| Set task |
Put the entries starting at the line containing "From the camera, at" and ending at the line containing "3. point (446, 251)" into a numbered list, skipping blank lines.

| Record excerpts |
- - - -
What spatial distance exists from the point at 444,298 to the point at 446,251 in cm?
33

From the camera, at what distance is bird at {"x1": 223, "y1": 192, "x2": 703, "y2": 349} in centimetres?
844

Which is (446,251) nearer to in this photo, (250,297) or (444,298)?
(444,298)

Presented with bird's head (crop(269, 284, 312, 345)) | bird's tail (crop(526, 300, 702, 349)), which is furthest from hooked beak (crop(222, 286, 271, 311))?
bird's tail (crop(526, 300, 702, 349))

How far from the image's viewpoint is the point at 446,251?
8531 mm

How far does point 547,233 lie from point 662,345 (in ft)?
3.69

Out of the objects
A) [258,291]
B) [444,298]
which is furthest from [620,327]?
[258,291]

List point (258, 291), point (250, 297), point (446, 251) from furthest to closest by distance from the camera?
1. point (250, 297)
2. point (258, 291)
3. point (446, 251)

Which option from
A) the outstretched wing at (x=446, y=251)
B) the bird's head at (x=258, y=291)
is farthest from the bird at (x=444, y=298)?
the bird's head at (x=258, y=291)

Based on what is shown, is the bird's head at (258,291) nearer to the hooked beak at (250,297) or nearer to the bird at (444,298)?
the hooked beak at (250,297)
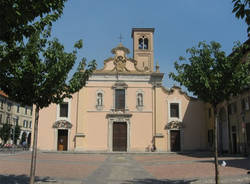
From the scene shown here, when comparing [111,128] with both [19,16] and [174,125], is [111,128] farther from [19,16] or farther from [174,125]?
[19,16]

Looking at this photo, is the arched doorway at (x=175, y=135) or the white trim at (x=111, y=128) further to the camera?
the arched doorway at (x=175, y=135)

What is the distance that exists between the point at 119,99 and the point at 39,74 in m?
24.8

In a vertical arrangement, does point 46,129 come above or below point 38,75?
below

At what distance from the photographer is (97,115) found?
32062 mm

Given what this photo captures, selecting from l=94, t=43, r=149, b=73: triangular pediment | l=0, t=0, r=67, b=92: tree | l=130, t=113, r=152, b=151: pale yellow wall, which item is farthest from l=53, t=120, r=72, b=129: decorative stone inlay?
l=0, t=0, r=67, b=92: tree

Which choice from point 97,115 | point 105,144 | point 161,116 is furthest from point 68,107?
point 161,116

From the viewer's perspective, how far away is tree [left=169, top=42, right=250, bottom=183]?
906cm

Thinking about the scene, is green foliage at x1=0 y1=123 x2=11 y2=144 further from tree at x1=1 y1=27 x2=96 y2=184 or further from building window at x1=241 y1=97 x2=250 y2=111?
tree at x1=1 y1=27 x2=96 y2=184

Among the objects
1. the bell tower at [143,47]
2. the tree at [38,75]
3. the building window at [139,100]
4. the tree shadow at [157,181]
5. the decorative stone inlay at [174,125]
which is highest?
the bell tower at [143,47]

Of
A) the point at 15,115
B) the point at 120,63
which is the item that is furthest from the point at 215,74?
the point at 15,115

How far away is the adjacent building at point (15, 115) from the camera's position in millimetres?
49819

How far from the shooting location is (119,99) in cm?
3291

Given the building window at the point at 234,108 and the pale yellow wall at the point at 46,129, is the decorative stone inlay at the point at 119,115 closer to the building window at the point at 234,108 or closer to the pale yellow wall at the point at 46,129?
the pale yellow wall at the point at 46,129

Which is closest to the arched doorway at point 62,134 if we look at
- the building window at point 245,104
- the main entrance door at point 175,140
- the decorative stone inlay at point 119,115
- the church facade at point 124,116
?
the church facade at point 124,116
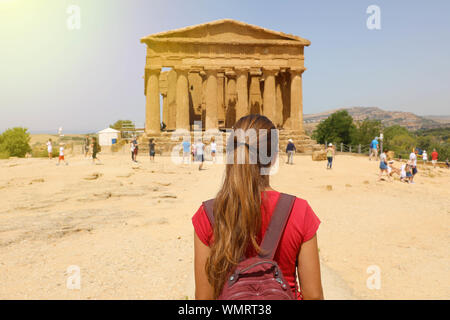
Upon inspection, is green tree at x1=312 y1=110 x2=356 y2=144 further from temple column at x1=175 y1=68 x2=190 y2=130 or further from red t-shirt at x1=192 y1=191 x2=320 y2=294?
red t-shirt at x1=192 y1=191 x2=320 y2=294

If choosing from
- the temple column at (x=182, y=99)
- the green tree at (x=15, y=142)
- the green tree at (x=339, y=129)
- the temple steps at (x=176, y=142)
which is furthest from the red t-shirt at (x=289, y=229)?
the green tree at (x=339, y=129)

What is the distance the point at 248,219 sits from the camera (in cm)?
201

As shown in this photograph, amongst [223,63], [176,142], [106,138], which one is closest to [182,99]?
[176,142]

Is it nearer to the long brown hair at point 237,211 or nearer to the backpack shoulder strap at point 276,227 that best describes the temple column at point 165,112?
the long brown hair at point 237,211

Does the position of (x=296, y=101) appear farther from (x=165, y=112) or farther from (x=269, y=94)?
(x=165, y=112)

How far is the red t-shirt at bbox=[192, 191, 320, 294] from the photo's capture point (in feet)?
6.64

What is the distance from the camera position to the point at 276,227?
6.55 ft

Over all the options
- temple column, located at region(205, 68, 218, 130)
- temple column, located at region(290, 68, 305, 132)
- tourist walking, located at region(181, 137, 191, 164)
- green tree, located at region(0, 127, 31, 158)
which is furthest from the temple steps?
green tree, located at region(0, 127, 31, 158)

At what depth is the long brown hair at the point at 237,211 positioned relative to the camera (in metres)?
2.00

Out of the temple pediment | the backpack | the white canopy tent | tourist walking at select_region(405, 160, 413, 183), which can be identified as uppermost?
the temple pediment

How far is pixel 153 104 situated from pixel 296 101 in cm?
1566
- - - -
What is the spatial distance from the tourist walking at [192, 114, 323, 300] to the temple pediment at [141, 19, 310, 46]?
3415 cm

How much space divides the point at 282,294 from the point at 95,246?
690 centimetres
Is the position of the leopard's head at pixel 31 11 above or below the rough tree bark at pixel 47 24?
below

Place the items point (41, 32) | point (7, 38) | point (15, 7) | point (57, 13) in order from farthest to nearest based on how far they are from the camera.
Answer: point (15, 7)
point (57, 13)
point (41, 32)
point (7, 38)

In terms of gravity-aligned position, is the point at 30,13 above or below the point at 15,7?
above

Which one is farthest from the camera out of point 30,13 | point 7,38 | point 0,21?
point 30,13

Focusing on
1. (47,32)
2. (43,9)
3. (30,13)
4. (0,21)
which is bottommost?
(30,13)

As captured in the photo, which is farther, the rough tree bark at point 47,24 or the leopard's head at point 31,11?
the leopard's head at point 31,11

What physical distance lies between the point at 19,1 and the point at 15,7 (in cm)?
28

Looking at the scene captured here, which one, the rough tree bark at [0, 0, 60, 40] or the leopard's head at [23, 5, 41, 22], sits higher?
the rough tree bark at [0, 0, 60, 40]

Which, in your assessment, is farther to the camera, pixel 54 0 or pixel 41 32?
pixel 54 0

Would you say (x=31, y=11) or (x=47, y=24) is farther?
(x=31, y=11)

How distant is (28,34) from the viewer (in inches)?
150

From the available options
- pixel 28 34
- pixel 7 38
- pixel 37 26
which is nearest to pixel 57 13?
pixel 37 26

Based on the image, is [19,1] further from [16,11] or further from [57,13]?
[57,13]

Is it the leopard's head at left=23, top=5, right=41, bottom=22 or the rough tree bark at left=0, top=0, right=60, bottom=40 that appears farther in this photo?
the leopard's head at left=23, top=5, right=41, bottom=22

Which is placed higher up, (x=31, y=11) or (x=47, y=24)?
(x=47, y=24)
- - - -
| Solution |
1. From the camera, at what distance is bird at {"x1": 223, "y1": 192, "x2": 703, "y2": 349} in centimetres?
2. 844
3. Which is (446,251) nearer to in this photo, (250,297) or (444,298)?
4. (444,298)
5. Presented with bird's head (crop(269, 284, 312, 345)) | bird's tail (crop(526, 300, 702, 349)), which is furthest from hooked beak (crop(222, 286, 271, 311))?
6. bird's tail (crop(526, 300, 702, 349))
7. How far from the image's viewpoint is the point at 446,251?
8. 8531 mm
9. How far does point 547,233 lie from point 662,345 (in ft)?
10. 3.69
11. Out of the objects
12. A) [258,291]
13. B) [444,298]
14. which is furthest from [620,327]?
15. [258,291]
16. List point (258, 291), point (250, 297), point (446, 251) from furthest to closest by distance from the camera?
17. 1. point (250, 297)
18. 2. point (258, 291)
19. 3. point (446, 251)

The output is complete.